+++ GEZEIGTER TEXTAUSZUG +++

Arnold Spaer (1919-2011)
17. März 2011 – Arnold Spaer, ein bekannter Sammler von antiken Münzen starb am Freitag, dem 4. März 2011 in Jerusalem. Haim Gitler hat uns seine Biographie zugeschickt. Sie wurde von Dan Barag und Boaz Zissu verfaßt und erschien erstmals im Israel Numismatic Journal 17, das Arnold Spaer gewidmet war.
Arnold wurde am 28. März 1919 als Sohn von Mark und Ada Spaer in der freien Stadt Danzig geboren. Im Jahr 1933 gewann der lokale Zweig der Nationalsozialistischen Partei die Oberherrschaft in der Stadt und verlangte die Rückgabe von Danzig an Deutschland. Diese Entwicklung überzeugte viele jüdische Familien davon, daß es besser sei, die Stadt zu verlassen. Die Familie Spaer kam im Jahr 1934 nach Tel Aviv wo der junge Arnold sich im Ben-Yehuda Gymnasium einschrieb. Im Jahr 1937 begann er sein Studium der Rechtswissenschaften an der Government School of Law in Jerusalem. Als Student noch trat er sein Referendariat in der Kanzlei von Bernard (Dov) Joseph an, später bedeutender Politiker und Minister. Spaer zog nach Jerusalem, wo er bis zu seinem Tode lebte.

+++ EXTRAHIERTE ZEILEN +++

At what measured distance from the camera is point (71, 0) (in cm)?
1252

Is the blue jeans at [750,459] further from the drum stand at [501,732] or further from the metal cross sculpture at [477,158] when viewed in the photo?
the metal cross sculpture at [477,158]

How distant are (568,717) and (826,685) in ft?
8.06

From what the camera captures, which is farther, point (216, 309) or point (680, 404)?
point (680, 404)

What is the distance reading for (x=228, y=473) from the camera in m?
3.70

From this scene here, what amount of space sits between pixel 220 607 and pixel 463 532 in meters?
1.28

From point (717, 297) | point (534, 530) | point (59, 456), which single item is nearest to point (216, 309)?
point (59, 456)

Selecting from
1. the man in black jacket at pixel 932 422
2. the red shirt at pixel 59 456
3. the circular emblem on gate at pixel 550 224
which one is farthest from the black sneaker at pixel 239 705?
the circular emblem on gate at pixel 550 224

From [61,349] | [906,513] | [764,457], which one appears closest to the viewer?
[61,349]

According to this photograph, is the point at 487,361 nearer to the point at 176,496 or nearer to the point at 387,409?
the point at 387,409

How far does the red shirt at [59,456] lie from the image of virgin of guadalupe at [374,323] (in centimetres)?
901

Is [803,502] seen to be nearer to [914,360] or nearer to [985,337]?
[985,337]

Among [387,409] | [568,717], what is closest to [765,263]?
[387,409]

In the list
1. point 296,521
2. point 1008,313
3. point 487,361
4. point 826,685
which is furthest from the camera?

+++
+++ EXTRAHIERTE ZEILEN +++

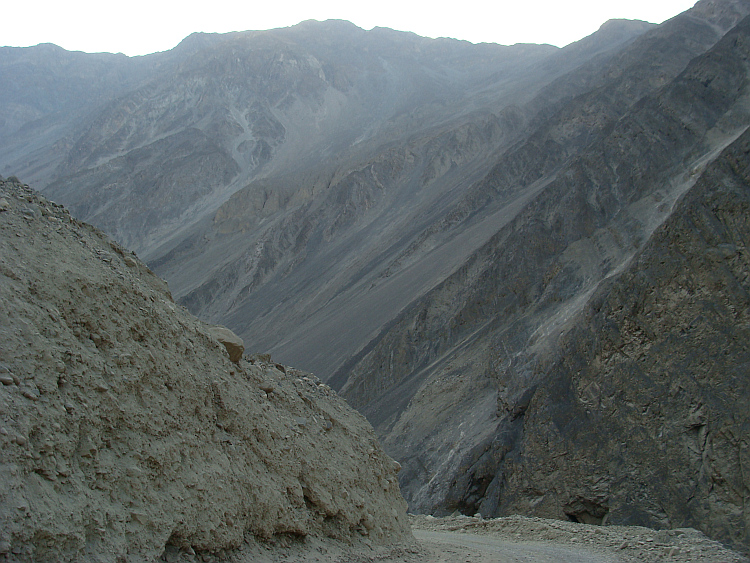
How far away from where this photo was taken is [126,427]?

+++

◆ ARBEITSANWEISUNG: In welchem Jahr kam die Familie Spaer laut dem Textauszug über Arnold Spaer nach Tel Aviv? Die Zeilen stehen in keinem Zusammenhang mit dem Textauszug.

◆ VOLLSTÄNDIGE ANTWORT: Im Jahr 1934.